In order to analyze, you must first evaluate your agent. For more information, see Evaluating agents and tools.

Analyzing

The analyze command provides a detailed breakdown of your agent evaluation results, highlighting where the agent succeeded, failed, and why. The analyze command generates an overview analysis for each dataset result in the specified directory. It helps you quickly identify:
  • Which tool calls were expected and made
  • Which were irrelevant or incorrect
  • Any parameter mismatches
  • A high-level summary of the agent’s performance
  • Missed tool calls
The analysis includes:
  • Analysis Summary: Displays the overall evaluation type (e.g., Multi-run), total number of runs, number of runs with problems, and the overall status. This provides a quick high-level view of the evaluation results.
  • Test Case Summary: Presents key counts for each test run, including expected vs. actual tool calls, correct tool calls, text match results, and journey success status.
  • Conversation History: Step-by-step breakdown of every message exchanged, providing insight into where things went right or wrong.
  • Analysis Results: Details the specific mistakes, along with the reasoning for each error (e.g., irrelevant tool calls).
orchestrate evaluations analyze -d path/to/results
--data-path (-d)
string
required
Directory where your evaluation results are saved.
--tools-path (-t)
string
New in 1.11.0: Directory containing tool definitions.
--env-file (-e)
string
Path to the .env file that overrides the default environment.
--mode (-m)
string
Either default or enhanced. enhanced mode optionally provides doc string enrichments for tools.

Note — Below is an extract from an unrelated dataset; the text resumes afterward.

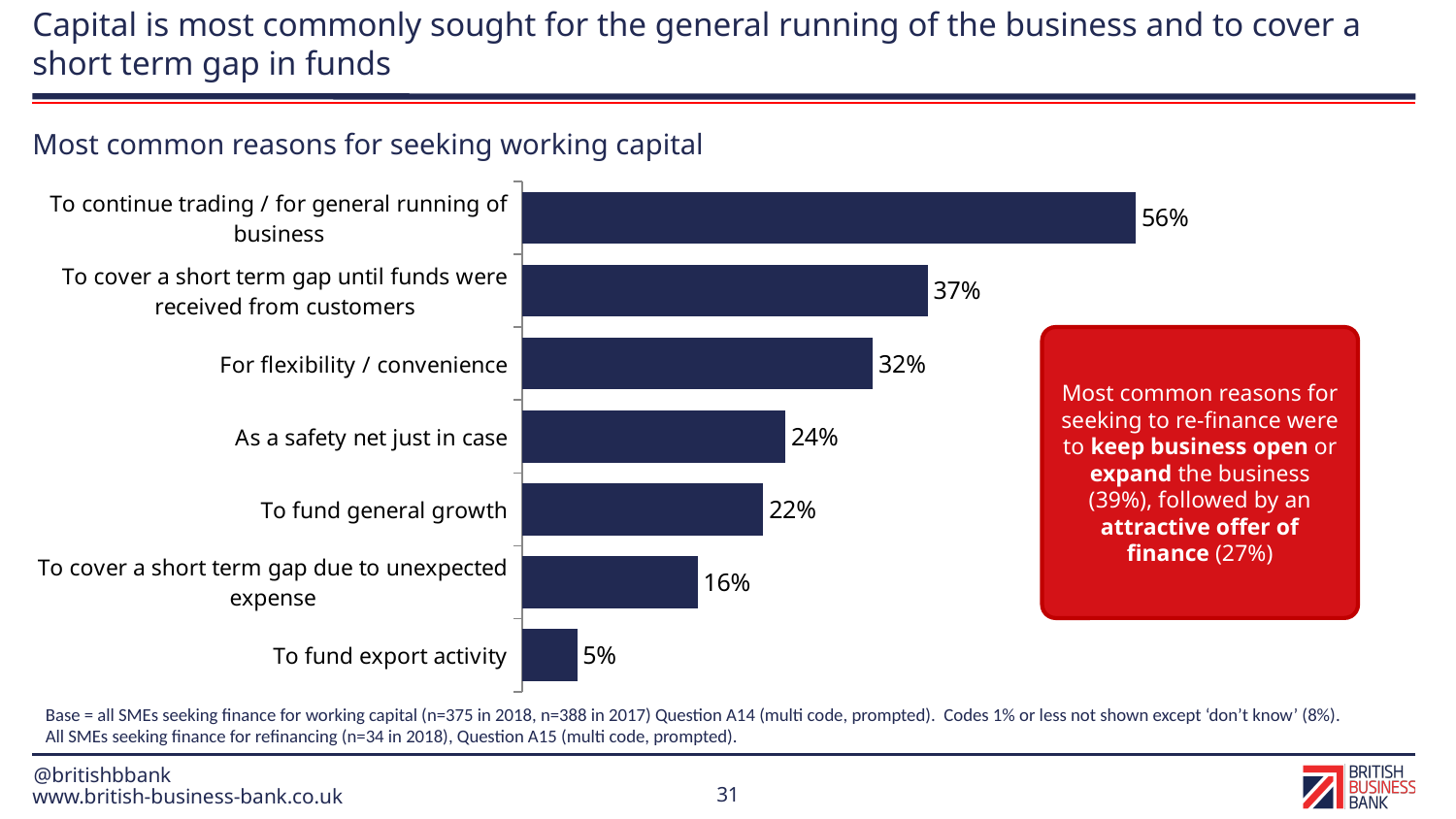
Do the values rise or fall going from the top bar to the bottom bar? Fall Which reason for seeking working capital has the lowest percentage? To fund export activity What percentage cited 'As a safety net just in case' as a reason for seeking working capital? 24% What is the difference in percentage points between 'To cover a short term gap due to unexpected expense' and 'To fund export activity'? 11 percentage points What is the difference in percentage points between 'To continue trading / for general running of business' and 'To cover a short term gap until funds were received from customers'? 19 percentage points What percentage of SMEs sought working capital to continue trading / for general running of business? 56% What type of chart is used to show the most common reasons for seeking working capital? Bar chart What is the value for 'To fund export activity'? 5% Which reason for seeking working capital has the highest percentage? To continue trading / for general running of business What is the title of the chart? Most common reasons for seeking working capital How many reasons for seeking working capital are shown in the chart? 7 Which is larger: the value for 'For flexibility / convenience' or the value for 'To fund general growth'? For flexibility / convenience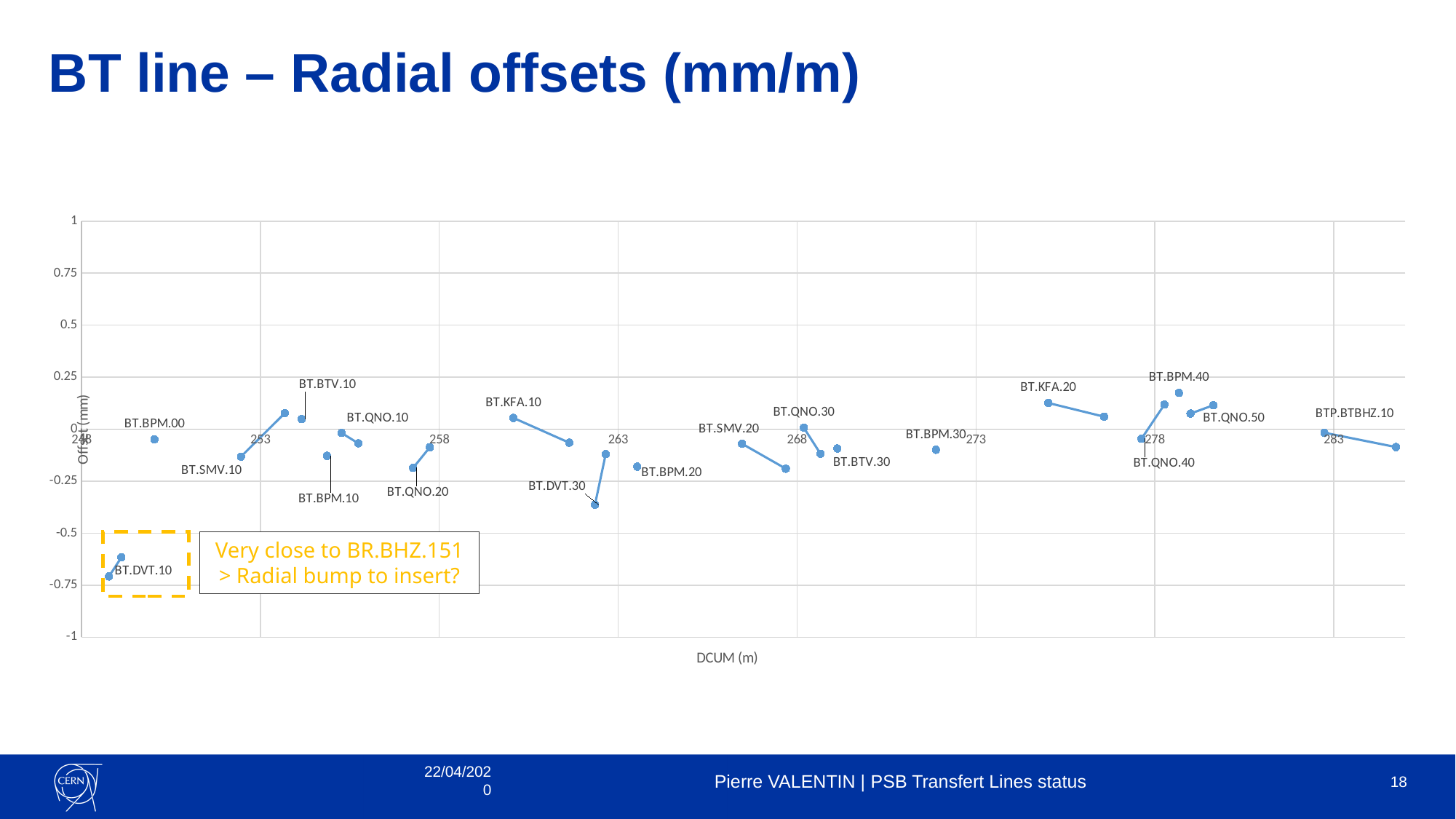
Is the offset for BT.BPM.40 greater or less than 0.25? less Which has the lower offset, BT.DVT.10 or BT.DVT.30? BT.DVT.10 What is the label of the x axis? DCUM (m) Is the offset for BT.SMV.20 greater or less than 0? less Which element is highlighted by the dashed box with the note about BR.BHZ.151? BT.DVT.10 What kind of chart is shown on the slide? scatter chart Is the offset for BT.KFA.20 greater or less than 0? greater Which element has the lowest radial offset in the chart? BT.DVT.10 Which has the larger offset, BT.KFA.10 or BT.BPM.20? BT.KFA.10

By default, doc string recommendations stay limited to tools with minimal descriptions. To enable more recommendations, set export GATE_TOOL_ENRICHMENTS=false. Before using a recommendation, make a copy of the tool, try the new recommended doc string, and validate the performance again.
Before you run the command, enlarge you terminal window to better visualize the output. The output of the command can truncate some of the information in smaller terminal windows.

Analyzing tools

New in 1.11.0
The analyze command now supports tool description quality analysis for failing tools in your workflows. This helps ensure that your tool definitions include clear and sufficient docstrings. When you provide the --tools-path flag, the analyzer will:
  • Inspect the Python source file containing your tool definitions.
  • Evaluate the quality of each tool’s description (docstring).
  • Display:
    • A warning if the description is missing or classified as poor.
    • An OK message if the description meets quality standards.
Note:
  • Description quality analysis only runs for tools that failed during evaluation.
  • For now, you can use only Python tools.
orchestrate evaluations analyze -d data/path -t path/to/source/file/containing/tool/definitions

Example Output

Running analyze on the evaluation results of a dataset, such as examples/evaluations/analysis/multi_run_example, produces an output like the following for both runs of data_commplex.json:

Example of enhanced mode

  • Always verify that your API credentials are set before running analyze.
  • Use the analysis output to quickly identify patterns in agent errors and focus your improvement efforts.